■ Your objective
Count the lines in the records below that contain the word "furthest". Reply with the number alone.

■ Task data
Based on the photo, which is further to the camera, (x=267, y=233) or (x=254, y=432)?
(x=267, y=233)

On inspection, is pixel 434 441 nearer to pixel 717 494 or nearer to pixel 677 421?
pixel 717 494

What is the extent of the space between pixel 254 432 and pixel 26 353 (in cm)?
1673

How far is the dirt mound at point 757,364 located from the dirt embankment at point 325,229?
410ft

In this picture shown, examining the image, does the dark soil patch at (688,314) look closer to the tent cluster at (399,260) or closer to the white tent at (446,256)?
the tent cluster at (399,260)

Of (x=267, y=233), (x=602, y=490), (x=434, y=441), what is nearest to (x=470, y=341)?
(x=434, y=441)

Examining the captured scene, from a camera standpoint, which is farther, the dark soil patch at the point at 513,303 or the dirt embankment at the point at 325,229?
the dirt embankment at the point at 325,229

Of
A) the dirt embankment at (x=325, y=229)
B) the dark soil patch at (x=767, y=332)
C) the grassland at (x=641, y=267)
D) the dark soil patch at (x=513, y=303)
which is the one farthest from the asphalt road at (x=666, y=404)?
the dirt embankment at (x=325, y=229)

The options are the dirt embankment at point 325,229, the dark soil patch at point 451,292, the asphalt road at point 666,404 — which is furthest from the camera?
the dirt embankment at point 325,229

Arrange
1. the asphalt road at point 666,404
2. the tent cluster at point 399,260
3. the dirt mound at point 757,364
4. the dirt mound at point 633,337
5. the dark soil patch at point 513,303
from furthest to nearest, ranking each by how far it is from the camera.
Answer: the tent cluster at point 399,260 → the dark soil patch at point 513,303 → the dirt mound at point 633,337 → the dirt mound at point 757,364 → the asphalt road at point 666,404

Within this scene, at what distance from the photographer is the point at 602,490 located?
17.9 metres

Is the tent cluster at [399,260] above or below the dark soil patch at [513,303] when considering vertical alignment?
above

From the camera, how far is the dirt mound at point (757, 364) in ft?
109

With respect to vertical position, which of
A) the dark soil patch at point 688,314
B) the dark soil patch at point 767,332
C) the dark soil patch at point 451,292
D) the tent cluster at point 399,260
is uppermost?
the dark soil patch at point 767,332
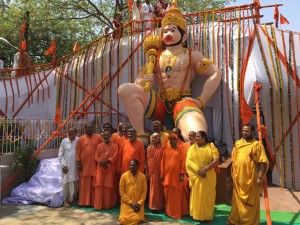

■ Written response
2